**WHAT YOU WILL DO**
In the profile of Jesselyn Radack, how much have her unpaid legal bills from the investigation come to?

**READING TEXT**
<<<<

Could you compare Jesselyn Radack's lovely but modest Tudor home, in a cool bower of leafy trees in Washington, D.C., to a jail? Of course not. There is her tall, handsome husband, an Africa specialist for the World Bank, pushing open the front door in the evening and planting a kiss on his wife. There are her two young sons, three and five, banging on the piano and slopping juice on the recently refinished coffee table. No, it's an exaggeration to imagine the 32-year-old Radack, who's pregnant—with a girl, finally!—as a prisoner. Just as overwrought as the letter Radack wrote about a year ago, when the D.C.-area sniper was still on the loose, saying that she felt "hunted"—not by the mysterious gunman but by her former employer, the U.S. Department of Justice.

But then, how to explain what it feels like to have your life stopped, to go from being a golden-girl government lawyer—who marched through Brown, Yale Law School, and straight into the Attorney General's Honor Program—to living under the drip, drip torture of a seemingly unending investigation, one that has cost you $30,000 in unpaid legal bills and stripped you of the profession that was you, or at least such a big part of you that staying home with the boys certainly isn't the "silver lining" that friends and family keep ever so kindly insisting? "I would want to choose to become a full-time mom," Radack tells me repeatedly and tightly, the implication being that it's a choice she never would've made.

>>>>

**GIVEN DATA**
<<<<

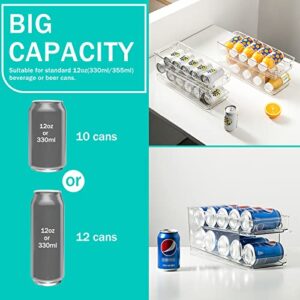 Automatic Rolling Can Dispenser, 2-Tier Soda Can Storage Organizer for Refrigerator, Drink Can Organizer for Fridge, Refrigerated Drawer with Handle for Freezer Kitchen Pantry (Plastic)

>>>>

**RESULT FOR THIS EXERCISE**
$30,000